Publication | Open Access

Meat alternatives: an integrative comparison

404

Citations

51

References

2019

Year

TLDR

Meat is a major driver of environmental change, while novel alternatives such as cultured meat, plant‑based proxies, insects, and algae are gaining attention but are often overlooked due to expectations of breakthrough technologies. The study aims to integratively compare socio‑technological pathways for five meat alternatives using an interdisciplinary perspective. Using the Reflexive Integrative Comparative Heuristic, the authors formulate plausible pathways, identify pre‑conditions, and assess nutritional, sustainability, and institutional implications for each alternative. The analysis shows that high processing limits sustainability gains, requires extensive societal coordination for disruptive innovations, and reveals that prioritizing low‑sustainability alternatives reflects a framing problem rather than technological optimization.

Abstract

Meat, an important source of protein and other nutrients in human diets, is one of the major drivers of global environmental change in terms of greenhouse gas emissions, land and water use, animal welfare, human health and directions of breeding. Novel alternatives, including novel meat proxies (cultured meat, plant-based meat alternatives), insects and novel protein sources (like algae) receive increasing attention. But plausible socio-technological pathways for their further development have not yet been compared in an integrative, interdisciplinary perspective. This paper applies an integrated conceptual framework – the Reflexive Integrative Comparative Heuristic (RICH) – to comparatively assess the nutritional implications, potential sustainability gains and required technological and social-institutional change of five meat alternatives. We formulate plausible pathways for each alternative and identify their pre-conditions and implications.

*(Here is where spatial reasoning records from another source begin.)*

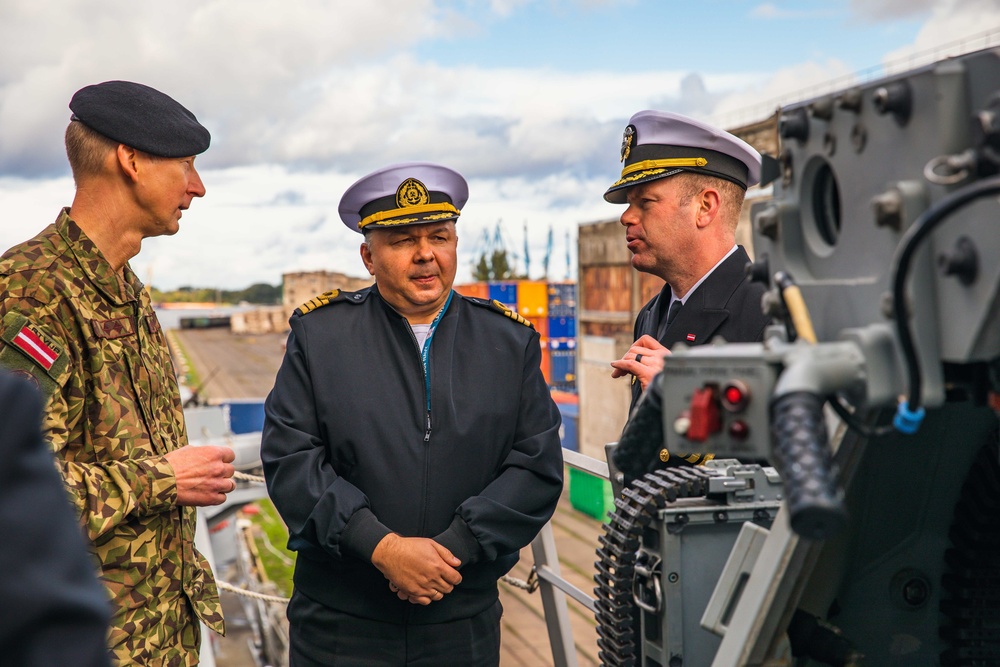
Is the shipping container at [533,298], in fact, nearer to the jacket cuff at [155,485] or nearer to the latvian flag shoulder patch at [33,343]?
the jacket cuff at [155,485]

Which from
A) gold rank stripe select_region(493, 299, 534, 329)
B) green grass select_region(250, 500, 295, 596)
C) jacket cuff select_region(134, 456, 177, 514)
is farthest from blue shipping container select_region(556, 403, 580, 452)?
jacket cuff select_region(134, 456, 177, 514)

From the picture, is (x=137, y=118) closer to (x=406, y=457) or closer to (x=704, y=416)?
(x=406, y=457)

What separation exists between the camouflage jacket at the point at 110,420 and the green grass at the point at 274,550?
2643 centimetres

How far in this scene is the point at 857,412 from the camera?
170 cm

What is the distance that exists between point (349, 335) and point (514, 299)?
3428 centimetres

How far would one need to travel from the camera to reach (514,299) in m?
37.5

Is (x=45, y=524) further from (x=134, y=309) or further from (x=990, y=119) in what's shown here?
(x=134, y=309)

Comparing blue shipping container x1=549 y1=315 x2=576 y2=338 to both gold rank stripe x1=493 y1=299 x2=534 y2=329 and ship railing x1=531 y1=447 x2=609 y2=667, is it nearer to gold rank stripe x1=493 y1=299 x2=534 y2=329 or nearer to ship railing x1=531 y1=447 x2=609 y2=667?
ship railing x1=531 y1=447 x2=609 y2=667

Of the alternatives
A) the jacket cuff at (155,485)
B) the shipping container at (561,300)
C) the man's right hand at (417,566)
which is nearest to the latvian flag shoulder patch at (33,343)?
the jacket cuff at (155,485)

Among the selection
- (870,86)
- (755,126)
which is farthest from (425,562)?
(755,126)

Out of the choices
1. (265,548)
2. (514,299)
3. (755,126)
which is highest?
(755,126)

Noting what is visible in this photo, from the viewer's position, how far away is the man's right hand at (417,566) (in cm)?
291

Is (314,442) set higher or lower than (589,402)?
higher

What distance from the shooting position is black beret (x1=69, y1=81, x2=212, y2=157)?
287 centimetres
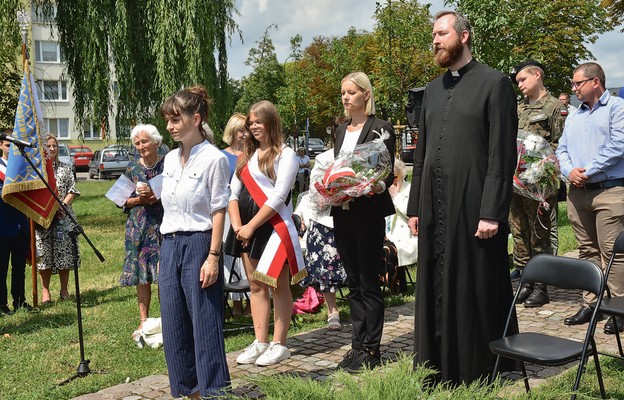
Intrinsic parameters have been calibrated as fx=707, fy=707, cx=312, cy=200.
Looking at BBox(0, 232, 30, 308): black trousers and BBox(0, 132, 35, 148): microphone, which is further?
BBox(0, 232, 30, 308): black trousers

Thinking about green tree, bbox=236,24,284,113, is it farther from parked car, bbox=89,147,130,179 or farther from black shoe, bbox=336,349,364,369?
black shoe, bbox=336,349,364,369

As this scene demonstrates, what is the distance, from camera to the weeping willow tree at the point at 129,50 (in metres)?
15.2

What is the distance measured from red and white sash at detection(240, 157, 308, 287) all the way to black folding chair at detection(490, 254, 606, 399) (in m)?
1.91

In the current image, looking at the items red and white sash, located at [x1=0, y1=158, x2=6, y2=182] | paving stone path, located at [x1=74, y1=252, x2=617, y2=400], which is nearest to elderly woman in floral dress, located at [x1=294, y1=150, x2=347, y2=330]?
paving stone path, located at [x1=74, y1=252, x2=617, y2=400]

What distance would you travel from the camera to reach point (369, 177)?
16.9ft

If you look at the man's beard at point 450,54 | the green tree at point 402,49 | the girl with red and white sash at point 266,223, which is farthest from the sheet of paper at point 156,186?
the green tree at point 402,49

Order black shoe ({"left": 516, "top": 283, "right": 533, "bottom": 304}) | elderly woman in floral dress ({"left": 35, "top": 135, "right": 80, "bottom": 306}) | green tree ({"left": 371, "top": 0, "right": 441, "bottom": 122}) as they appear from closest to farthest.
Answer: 1. black shoe ({"left": 516, "top": 283, "right": 533, "bottom": 304})
2. elderly woman in floral dress ({"left": 35, "top": 135, "right": 80, "bottom": 306})
3. green tree ({"left": 371, "top": 0, "right": 441, "bottom": 122})

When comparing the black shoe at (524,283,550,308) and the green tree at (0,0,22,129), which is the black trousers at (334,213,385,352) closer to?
the black shoe at (524,283,550,308)

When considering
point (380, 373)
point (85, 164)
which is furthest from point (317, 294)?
point (85, 164)

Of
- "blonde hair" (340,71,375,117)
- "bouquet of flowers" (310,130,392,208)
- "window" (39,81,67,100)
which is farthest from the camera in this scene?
"window" (39,81,67,100)

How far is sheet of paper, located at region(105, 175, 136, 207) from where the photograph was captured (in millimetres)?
6375

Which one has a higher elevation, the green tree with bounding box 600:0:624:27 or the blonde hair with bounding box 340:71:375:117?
the green tree with bounding box 600:0:624:27

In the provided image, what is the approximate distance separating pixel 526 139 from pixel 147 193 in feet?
11.8

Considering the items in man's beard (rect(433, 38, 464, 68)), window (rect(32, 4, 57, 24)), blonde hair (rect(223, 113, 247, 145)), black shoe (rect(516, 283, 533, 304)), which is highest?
window (rect(32, 4, 57, 24))
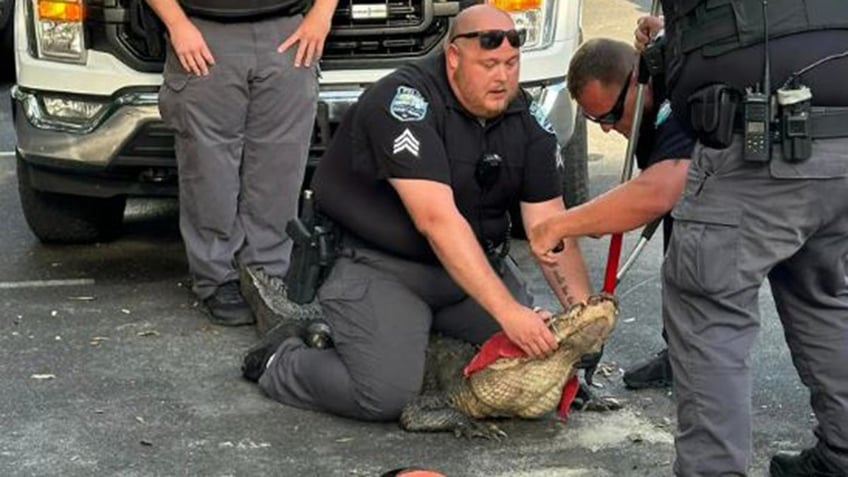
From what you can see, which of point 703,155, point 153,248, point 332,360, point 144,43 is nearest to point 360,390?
point 332,360

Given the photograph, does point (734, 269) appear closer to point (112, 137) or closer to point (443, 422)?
point (443, 422)

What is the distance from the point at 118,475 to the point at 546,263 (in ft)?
4.35

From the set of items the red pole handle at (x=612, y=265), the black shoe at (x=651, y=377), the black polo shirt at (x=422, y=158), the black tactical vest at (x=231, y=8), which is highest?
the black tactical vest at (x=231, y=8)

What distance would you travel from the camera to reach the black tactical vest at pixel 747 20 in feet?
12.2

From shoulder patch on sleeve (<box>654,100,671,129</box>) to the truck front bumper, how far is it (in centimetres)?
160

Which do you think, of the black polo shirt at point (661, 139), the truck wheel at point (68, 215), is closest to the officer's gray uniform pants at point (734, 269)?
the black polo shirt at point (661, 139)

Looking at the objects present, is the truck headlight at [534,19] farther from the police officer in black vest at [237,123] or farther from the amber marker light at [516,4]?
the police officer in black vest at [237,123]

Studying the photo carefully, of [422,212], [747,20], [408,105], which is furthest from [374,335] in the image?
[747,20]

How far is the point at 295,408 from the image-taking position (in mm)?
4961

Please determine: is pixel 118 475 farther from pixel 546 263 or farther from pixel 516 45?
pixel 516 45

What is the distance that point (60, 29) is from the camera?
6121mm

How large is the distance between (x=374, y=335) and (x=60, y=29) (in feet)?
6.76

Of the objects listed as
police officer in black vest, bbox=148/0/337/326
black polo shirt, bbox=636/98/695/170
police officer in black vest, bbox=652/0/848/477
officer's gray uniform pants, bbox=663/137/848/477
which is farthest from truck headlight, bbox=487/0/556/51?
officer's gray uniform pants, bbox=663/137/848/477

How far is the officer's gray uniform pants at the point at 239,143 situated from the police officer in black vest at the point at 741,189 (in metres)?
2.16
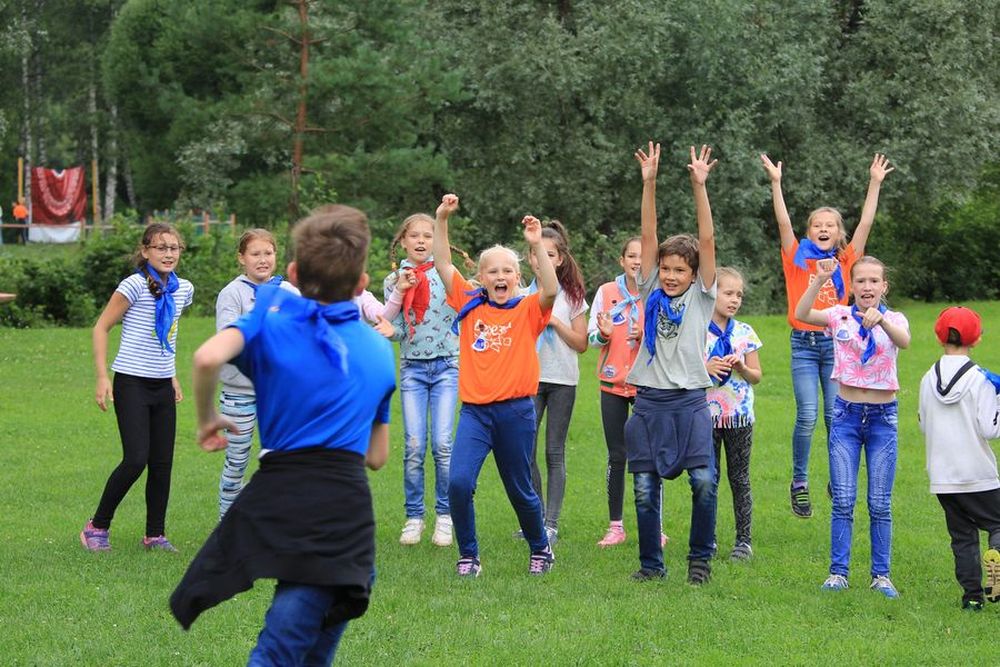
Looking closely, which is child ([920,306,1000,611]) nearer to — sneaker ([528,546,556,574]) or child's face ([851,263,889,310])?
child's face ([851,263,889,310])

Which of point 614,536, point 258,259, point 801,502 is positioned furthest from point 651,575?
point 258,259

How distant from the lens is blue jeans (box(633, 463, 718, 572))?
7820 millimetres

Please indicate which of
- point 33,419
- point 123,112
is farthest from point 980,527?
point 123,112

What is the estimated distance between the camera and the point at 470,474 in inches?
315

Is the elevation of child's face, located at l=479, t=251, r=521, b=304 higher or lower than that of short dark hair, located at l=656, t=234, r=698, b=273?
lower

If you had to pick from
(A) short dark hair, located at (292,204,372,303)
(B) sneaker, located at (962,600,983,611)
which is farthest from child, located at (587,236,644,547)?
(A) short dark hair, located at (292,204,372,303)

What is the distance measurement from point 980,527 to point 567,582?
2420 millimetres

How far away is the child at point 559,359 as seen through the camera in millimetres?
9109

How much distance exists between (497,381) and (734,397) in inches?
72.5

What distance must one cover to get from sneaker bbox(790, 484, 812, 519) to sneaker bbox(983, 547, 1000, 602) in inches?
109

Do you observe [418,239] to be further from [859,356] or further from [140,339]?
[859,356]

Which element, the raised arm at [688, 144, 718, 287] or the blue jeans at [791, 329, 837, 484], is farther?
the blue jeans at [791, 329, 837, 484]

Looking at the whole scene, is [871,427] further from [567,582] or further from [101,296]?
[101,296]

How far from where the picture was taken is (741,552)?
29.2ft
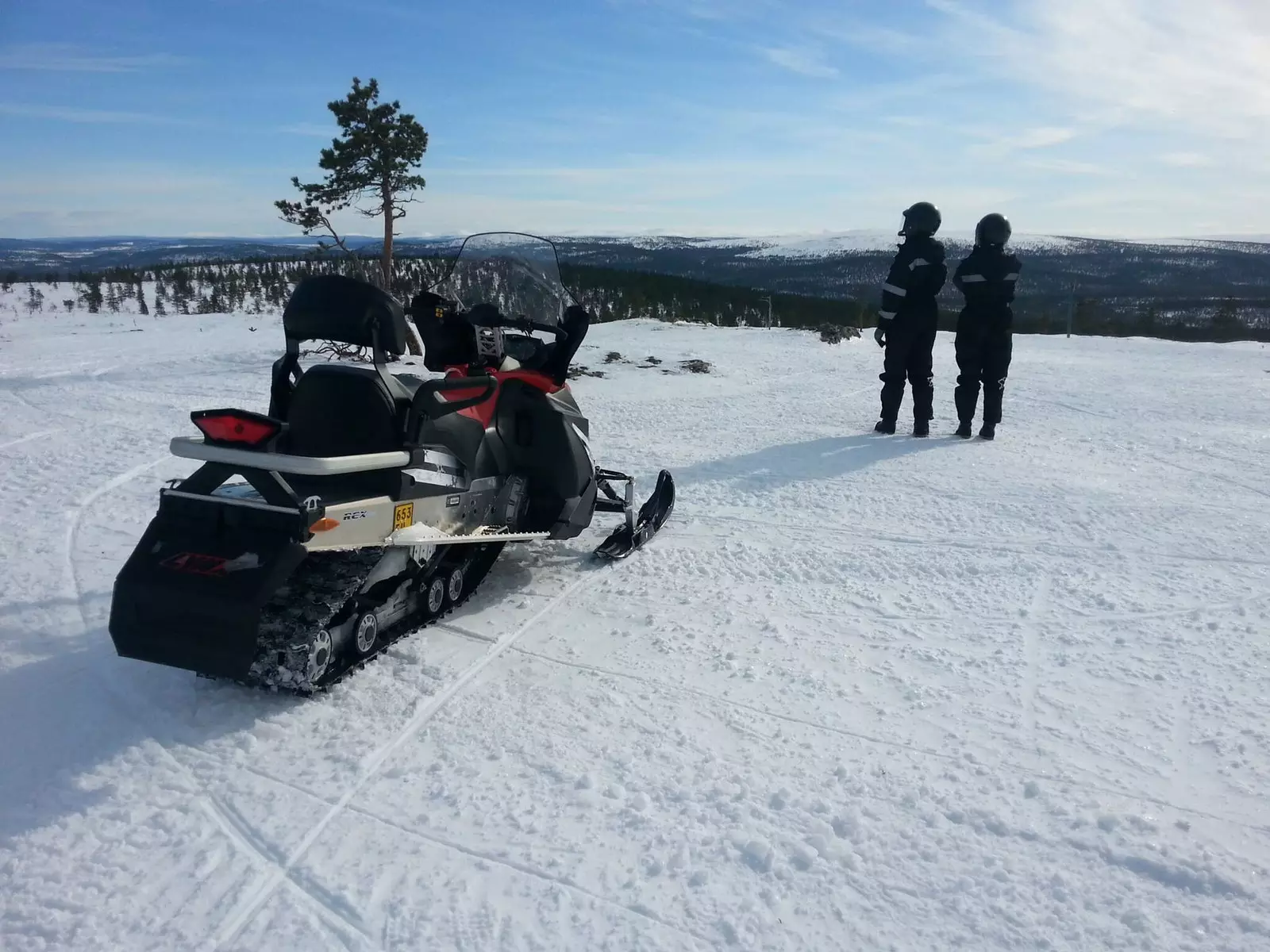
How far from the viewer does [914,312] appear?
26.7 ft

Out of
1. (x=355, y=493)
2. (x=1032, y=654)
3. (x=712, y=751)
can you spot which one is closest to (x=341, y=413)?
(x=355, y=493)

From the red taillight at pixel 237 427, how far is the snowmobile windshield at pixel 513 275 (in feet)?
6.55

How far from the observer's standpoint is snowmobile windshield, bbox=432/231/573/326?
501cm

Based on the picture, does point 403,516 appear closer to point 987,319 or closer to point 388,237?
point 987,319

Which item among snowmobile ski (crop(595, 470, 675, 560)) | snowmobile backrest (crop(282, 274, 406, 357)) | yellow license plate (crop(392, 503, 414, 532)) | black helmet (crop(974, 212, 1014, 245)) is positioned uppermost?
black helmet (crop(974, 212, 1014, 245))

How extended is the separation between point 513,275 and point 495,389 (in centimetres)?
104

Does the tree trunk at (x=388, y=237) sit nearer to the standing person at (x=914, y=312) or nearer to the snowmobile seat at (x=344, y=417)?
the standing person at (x=914, y=312)

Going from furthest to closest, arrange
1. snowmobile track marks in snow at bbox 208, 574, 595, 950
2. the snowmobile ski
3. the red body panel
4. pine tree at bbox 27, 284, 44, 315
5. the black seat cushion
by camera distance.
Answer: pine tree at bbox 27, 284, 44, 315
the snowmobile ski
the red body panel
the black seat cushion
snowmobile track marks in snow at bbox 208, 574, 595, 950

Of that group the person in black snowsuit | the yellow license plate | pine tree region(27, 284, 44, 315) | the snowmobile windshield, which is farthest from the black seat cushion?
pine tree region(27, 284, 44, 315)

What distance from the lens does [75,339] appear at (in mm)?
18719

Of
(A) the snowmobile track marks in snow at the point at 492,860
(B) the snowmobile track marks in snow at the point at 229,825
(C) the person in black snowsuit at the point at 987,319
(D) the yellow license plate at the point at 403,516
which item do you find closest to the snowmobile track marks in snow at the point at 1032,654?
(A) the snowmobile track marks in snow at the point at 492,860

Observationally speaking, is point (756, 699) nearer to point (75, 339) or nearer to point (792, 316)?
point (75, 339)

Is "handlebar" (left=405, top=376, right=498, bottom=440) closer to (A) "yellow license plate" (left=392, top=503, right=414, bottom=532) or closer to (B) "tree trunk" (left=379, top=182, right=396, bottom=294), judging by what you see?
(A) "yellow license plate" (left=392, top=503, right=414, bottom=532)

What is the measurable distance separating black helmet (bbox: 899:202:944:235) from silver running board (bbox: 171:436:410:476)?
21.1 feet
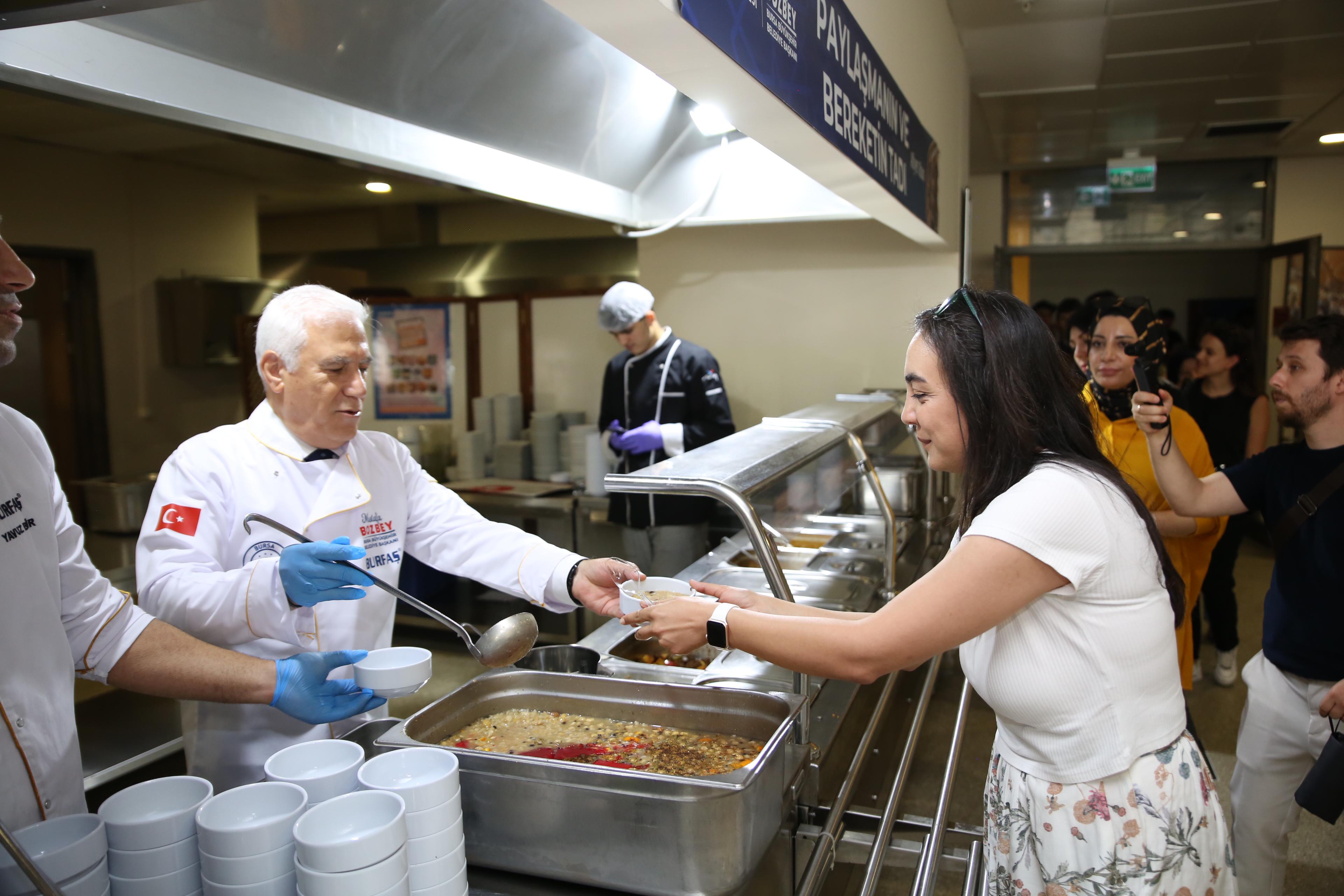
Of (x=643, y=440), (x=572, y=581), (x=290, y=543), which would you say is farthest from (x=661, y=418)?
(x=290, y=543)

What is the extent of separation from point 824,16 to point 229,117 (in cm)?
124

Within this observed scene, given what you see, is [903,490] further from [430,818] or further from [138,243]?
[138,243]

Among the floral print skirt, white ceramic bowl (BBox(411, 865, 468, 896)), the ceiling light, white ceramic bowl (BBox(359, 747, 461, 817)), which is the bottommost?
the floral print skirt

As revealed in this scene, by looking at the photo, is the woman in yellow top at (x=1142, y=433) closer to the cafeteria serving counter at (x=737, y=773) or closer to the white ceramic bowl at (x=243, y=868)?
the cafeteria serving counter at (x=737, y=773)

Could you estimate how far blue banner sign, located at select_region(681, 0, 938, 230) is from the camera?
144 cm

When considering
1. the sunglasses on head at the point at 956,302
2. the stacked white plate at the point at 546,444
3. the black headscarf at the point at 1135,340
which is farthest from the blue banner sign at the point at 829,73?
the stacked white plate at the point at 546,444

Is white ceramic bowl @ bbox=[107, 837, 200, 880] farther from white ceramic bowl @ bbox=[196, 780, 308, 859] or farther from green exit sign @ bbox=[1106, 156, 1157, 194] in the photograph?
green exit sign @ bbox=[1106, 156, 1157, 194]

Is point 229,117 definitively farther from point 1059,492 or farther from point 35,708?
point 1059,492

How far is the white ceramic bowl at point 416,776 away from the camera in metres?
1.00

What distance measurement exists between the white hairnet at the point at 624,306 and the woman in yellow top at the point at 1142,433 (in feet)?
5.66

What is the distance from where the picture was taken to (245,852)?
35.5 inches

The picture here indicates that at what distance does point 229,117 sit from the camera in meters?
1.77

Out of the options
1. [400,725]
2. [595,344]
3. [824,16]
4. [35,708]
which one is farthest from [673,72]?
[595,344]

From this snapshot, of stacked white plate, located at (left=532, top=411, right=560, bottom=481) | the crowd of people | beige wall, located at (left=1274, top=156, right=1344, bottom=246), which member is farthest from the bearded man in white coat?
beige wall, located at (left=1274, top=156, right=1344, bottom=246)
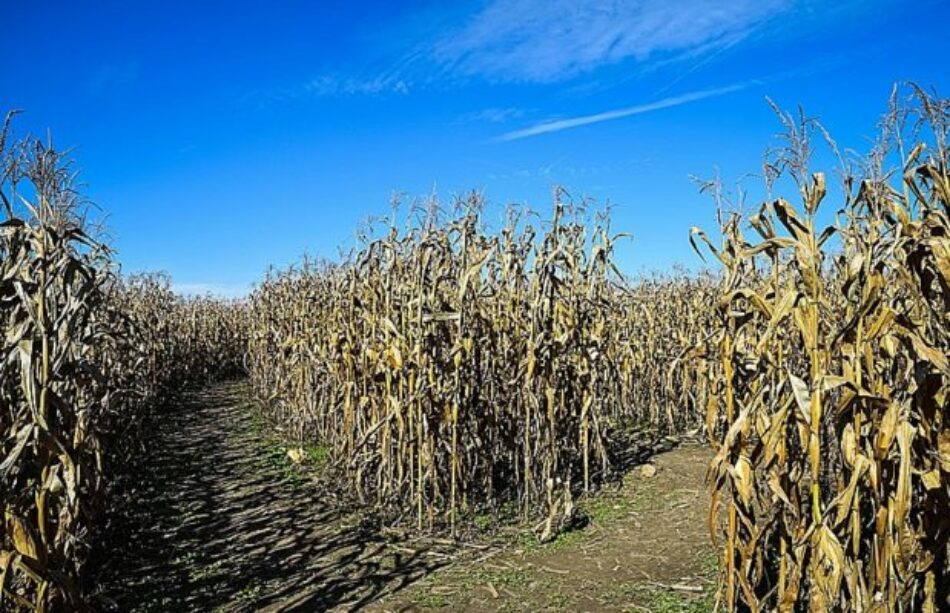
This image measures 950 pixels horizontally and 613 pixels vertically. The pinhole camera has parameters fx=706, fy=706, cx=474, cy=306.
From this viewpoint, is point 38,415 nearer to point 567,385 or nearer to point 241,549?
point 241,549

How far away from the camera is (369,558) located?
5.88 meters

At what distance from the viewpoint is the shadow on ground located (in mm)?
5195

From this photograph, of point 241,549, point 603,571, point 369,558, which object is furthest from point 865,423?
point 241,549

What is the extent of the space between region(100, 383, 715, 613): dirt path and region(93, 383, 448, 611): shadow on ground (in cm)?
1

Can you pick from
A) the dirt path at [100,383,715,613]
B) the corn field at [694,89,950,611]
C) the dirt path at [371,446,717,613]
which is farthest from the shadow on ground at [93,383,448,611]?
the corn field at [694,89,950,611]

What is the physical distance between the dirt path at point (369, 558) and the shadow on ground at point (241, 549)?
0.01 m

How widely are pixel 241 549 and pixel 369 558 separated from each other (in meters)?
1.24

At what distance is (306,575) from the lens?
18.2 ft

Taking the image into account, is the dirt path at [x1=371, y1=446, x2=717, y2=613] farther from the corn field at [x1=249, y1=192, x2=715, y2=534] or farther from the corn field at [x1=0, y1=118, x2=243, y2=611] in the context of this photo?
the corn field at [x1=0, y1=118, x2=243, y2=611]

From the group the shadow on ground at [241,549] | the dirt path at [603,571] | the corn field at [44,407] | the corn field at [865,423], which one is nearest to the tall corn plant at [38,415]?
the corn field at [44,407]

High levels of transformation and processing limit the environmental sustainability gains of cultured meat, highly processed plant-based meat alternatives, algae- and insect-based food. At the same time, a high degree of societal coordination is needed to enable the potentially disruptive level of technological, organisational and institutional innovations needed to make these novel alternatives viable. Widespread expectations that solutions require break-through novelties or high-tech alternatives imply a neglect of existing and viable alternatives. Our integrative analysis suggests that the priority given to meat alternatives with limited sustainability potential does not just raise questions of technological optimisation of production systems, but is also a second-order problem of the framing of search directions.